§ **Testo**:

※

Il film “Menocchio” (Italia/Romania, 2018, 104’), dramma storico di Alberto Fasulo realizzato con il sostegno del Fondo per l’Audiovisivo del Friuli Venezia Giulia e della Friuli Venezia Giulia Film Commission, in programmazione al cinema Ariston, sarà proiettato domenica 11 novembre alle ore 17.00 con presentazione degli storici Giuliana Ancona e Dario Visintin (Centro di Ricerca sull’Inquisizione dell’Università di Trieste).
Il film si avvale delle consulenze storiche, scientifiche e letterarie di Andrea Del Col, Gian Paolo Gri, Aldo Colonnello, Rosanna Paroni Bertoja e del Circolo Culturale Menocchio; la ricerca storiografica è basata sull’opera “Domenico Scandella detto Menocchio. I processi dell’Inquisizione 1583‐1599” di Andrea Del Col.

※

§ **Righe fornite**:

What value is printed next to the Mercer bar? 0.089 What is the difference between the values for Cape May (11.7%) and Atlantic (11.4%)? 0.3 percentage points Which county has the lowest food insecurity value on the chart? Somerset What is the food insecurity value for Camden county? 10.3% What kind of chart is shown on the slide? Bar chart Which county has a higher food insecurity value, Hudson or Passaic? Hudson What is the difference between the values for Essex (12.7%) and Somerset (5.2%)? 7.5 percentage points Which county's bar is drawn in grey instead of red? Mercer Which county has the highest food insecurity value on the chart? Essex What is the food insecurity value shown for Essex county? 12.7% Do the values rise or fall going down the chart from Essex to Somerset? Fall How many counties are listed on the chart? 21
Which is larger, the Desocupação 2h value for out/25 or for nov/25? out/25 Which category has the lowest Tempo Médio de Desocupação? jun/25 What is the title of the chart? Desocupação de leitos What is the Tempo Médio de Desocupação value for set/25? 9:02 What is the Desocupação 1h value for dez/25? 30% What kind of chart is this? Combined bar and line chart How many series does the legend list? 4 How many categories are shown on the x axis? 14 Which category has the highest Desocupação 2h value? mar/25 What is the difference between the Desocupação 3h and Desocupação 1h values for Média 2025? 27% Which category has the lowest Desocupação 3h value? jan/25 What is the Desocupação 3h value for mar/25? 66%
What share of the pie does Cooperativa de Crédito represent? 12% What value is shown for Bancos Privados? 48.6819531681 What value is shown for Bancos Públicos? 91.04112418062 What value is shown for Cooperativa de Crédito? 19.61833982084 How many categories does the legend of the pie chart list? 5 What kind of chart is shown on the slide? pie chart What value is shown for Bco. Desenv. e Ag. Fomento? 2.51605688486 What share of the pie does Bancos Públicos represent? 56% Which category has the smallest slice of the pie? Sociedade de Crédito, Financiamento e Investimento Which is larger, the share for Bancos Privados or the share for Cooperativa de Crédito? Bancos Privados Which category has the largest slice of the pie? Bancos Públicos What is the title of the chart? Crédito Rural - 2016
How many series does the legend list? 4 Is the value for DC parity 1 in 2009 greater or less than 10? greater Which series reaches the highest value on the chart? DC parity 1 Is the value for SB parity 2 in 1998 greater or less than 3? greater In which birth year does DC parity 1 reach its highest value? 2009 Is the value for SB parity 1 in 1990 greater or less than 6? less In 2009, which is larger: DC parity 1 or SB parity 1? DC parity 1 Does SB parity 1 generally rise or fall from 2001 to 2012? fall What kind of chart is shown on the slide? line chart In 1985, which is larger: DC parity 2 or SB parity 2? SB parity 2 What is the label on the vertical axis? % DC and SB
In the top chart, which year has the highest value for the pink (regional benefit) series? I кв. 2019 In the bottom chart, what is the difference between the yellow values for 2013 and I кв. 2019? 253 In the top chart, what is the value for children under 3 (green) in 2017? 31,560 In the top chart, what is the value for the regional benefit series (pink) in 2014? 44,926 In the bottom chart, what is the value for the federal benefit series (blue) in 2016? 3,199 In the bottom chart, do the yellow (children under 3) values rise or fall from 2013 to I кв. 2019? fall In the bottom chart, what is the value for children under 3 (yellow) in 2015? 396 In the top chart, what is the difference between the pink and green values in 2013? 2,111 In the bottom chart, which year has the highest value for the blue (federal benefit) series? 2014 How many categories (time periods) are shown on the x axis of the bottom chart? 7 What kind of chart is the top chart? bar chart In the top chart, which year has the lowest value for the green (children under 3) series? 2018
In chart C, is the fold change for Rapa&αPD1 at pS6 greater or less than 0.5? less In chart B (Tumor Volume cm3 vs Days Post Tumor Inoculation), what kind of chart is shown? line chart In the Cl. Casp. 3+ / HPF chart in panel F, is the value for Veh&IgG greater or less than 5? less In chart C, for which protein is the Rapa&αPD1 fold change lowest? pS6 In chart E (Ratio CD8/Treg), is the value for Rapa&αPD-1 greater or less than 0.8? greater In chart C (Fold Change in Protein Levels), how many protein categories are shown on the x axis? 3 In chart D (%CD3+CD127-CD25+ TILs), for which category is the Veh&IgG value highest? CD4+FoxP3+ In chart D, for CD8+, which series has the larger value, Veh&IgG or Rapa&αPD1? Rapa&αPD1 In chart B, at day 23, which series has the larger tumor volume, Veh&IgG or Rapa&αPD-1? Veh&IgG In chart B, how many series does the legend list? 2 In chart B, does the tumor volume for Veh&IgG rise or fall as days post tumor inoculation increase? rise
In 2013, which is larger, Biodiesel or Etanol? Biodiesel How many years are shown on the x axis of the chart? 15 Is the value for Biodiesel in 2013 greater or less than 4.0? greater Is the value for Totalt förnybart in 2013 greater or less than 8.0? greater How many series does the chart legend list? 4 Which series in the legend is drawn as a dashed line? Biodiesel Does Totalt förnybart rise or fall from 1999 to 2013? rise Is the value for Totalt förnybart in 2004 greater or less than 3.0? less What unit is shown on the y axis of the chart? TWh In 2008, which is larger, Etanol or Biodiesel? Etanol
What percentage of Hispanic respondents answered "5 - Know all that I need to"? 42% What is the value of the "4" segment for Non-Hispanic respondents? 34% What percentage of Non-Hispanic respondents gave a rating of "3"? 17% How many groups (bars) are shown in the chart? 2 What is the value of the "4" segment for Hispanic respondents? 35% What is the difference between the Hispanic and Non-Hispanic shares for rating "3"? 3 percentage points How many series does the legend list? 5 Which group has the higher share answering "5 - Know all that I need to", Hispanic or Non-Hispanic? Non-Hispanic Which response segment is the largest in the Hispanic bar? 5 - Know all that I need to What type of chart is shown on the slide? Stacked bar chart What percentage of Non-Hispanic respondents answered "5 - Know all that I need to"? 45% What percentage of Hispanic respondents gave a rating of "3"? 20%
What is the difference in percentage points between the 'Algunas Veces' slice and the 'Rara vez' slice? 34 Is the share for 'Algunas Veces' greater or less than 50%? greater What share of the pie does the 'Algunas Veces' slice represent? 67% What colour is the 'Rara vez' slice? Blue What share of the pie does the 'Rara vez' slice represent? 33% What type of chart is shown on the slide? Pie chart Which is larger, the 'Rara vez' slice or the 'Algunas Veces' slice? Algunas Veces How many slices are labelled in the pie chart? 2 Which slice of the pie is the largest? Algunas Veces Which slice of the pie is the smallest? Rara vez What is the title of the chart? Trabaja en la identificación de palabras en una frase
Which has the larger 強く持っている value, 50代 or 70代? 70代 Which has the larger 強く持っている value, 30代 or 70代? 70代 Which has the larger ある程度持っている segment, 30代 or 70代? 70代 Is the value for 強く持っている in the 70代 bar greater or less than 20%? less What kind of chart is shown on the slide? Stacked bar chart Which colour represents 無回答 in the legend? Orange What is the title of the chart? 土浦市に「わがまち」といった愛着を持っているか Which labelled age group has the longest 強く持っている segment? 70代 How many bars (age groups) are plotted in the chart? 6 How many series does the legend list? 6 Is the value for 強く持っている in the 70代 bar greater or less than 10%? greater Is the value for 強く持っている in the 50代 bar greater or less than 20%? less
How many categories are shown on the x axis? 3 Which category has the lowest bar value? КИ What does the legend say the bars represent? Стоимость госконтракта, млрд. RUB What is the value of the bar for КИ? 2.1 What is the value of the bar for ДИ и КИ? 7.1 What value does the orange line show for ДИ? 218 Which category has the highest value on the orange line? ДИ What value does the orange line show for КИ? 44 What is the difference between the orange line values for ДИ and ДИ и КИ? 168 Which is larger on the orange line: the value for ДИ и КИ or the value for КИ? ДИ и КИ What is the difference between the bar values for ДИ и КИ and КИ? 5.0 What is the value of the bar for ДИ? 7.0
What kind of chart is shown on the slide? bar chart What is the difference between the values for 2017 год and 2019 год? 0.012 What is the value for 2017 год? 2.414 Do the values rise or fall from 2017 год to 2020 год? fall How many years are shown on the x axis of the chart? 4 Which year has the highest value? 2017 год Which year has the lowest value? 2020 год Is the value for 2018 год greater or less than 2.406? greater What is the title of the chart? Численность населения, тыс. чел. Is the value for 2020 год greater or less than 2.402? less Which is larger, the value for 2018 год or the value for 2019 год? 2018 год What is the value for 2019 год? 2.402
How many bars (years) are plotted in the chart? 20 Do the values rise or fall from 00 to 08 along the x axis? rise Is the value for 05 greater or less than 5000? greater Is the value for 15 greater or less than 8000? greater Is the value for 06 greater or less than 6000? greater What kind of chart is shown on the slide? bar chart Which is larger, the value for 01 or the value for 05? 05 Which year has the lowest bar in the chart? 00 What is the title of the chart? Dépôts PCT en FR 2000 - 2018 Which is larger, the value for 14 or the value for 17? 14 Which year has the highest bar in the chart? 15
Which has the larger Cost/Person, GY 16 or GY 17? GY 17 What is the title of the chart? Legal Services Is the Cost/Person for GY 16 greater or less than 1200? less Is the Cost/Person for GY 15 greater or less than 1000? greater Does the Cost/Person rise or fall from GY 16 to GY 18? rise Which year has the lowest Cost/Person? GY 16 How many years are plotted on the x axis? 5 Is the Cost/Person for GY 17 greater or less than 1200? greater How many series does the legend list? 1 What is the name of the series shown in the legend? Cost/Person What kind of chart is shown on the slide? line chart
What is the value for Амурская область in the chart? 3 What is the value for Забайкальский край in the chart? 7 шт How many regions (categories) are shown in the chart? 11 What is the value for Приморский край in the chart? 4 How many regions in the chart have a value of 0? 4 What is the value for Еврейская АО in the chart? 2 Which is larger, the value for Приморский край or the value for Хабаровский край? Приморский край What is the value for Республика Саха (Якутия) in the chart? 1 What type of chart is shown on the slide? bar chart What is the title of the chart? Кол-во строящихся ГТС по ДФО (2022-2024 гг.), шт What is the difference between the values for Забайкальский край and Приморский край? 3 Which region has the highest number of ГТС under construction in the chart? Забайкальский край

※

§ **Attività**:
Elenca tutte le persone e gli enti che, secondo il testo sul film «Menocchio», hanno fornito consulenze storiche, scientifiche e letterarie al film.

§ **Soluzione**:
Andrea Del Col, Gian Paolo Gri, Aldo Colonnello, Rosanna Paroni Bertoja, Circolo Culturale Menocchio